Predict the rating of a dress from online reviews. Predict whether dresses reviews are positive (>3 stars) or neutral/negative (<4 stars). 

In [2]:
import numpy as np
import pandas as pd
from sklearn.model_selection import train_test_split
from sklearn.metrics import confusion_matrix
from sklearn.naive_bayes import MultinomialNB
from sklearn.feature_extraction.text import CountVectorizer

Explain how the bag-of-words model and Naïve Bayes work, and how they work together.

Bag-of-words model turns arbitrary text into length vector with the help of string of numbers by counting how many times each word appears .

Naive Bayes algorithm is a classification technique which assumes presence of a particular feature in a class is unrelated to the presence of any other feature. 

In order to do a text classification with Naive Bayes, the text document needs to be represented as a feature vector with the help of bag-of-words.

# Pre-processing steps

In [13]:
df = pd.read_csv('data clothing reviews.csv')
df.head()

Unnamed: 0.1,Unnamed: 0,Clothing ID,Age,Title,Review Text,Rating,Recommended IND,Positive Feedback Count,Division Name,Department Name,Class Name
0,0,767,33,,Absolutely wonderful - silky and sexy and comf...,4,1,0,Initmates,Intimate,Intimates
1,1,1080,34,,Love this dress! it's sooo pretty. i happene...,5,1,4,General,Dresses,Dresses
2,2,1077,60,Some major design flaws,I had such high hopes for this dress and reall...,3,0,0,General,Dresses,Dresses
3,3,1049,50,My favorite buy!,"I love, love, love this jumpsuit. it's fun, fl...",5,1,0,General Petite,Bottoms,Pants
4,4,847,47,Flattering shirt,This shirt is very flattering to all due to th...,5,1,6,General,Tops,Blouses


In [14]:
df = df.loc[df['Class Name'] == 'Dresses'] #Filtering out all non dresses reviews
df = df.dropna(axis=0)
df = df.reset_index(drop=True) #To drop all rows with NaN values
text = df['Review Text'].values.astype('U') #Taking the text from the df.

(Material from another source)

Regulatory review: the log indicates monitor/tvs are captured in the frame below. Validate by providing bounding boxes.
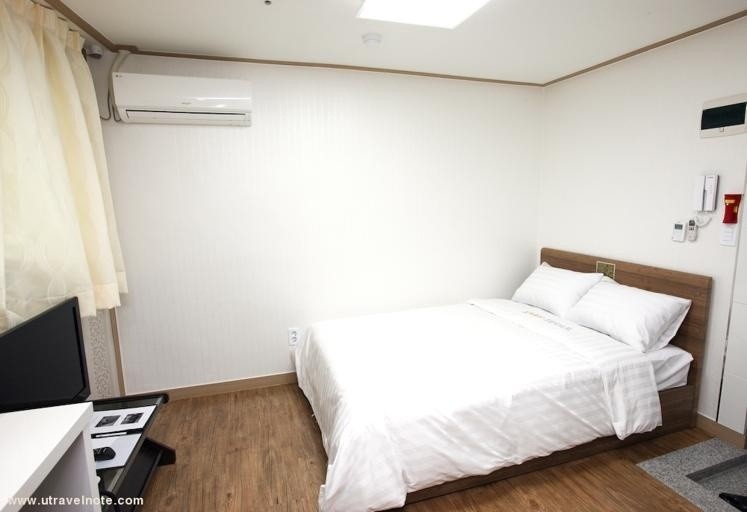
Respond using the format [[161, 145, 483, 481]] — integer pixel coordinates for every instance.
[[0, 294, 91, 412]]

We need to convert it to Unicode
vect = CountVectorizer(stop_words='english') #Create the CV object, with English stop words
vect = vect.fit(text) #We fit the model with the words from the review text
docu_feat = vect.transform(text) # make a matrix
df.head()

Unnamed: 0.1,Unnamed: 0,Clothing ID,Age,Title,Review Text,Rating,Recommended IND,Positive Feedback Count,Division Name,Department Name,Class Name
0,2,1077,60,Some major design flaws,I had such high hopes for this dress and reall...,3,0,0,General,Dresses,Dresses
1,5,1080,49,Not for the very petite,"I love tracy reese dresses, but this one is no...",2,0,4,General,Dresses,Dresses
2,8,1077,24,Flattering,I love this dress. i usually get an xs but it ...,5,1,0,General,Dresses,Dresses
3,9,1077,34,Such a fun dress!,"I'm 5""5' and 125 lbs. i ordered the s petite t...",5,1,0,General,Dresses,Dresses
4,10,1077,53,Dress looks like it's made of cheap material,Dress runs small esp where the zipper area run...,3,0,14,General,Dresses,Dresses


Text pre-processing steps resulting in a document-feature matrix

In [15]:
feature_names = vect.get_feature_names() #Get the words from the vocabulary

#feature_names
print(f"There are {len(feature_names)} words in the vocabulary. A selection: {feature_names[500:520]}")

There are 7747 words in the vocabulary. A selection: ['allusion', 'allusione', 'almsot', 'alr', 'alright', 'als', 'altar', 'alter', 'alteration', 'alterations', 'altered', 'altering', 'alternate', 'alternations', 'alternative', 'althetic', 'altho', 'altogether', 'am5', 'amadi']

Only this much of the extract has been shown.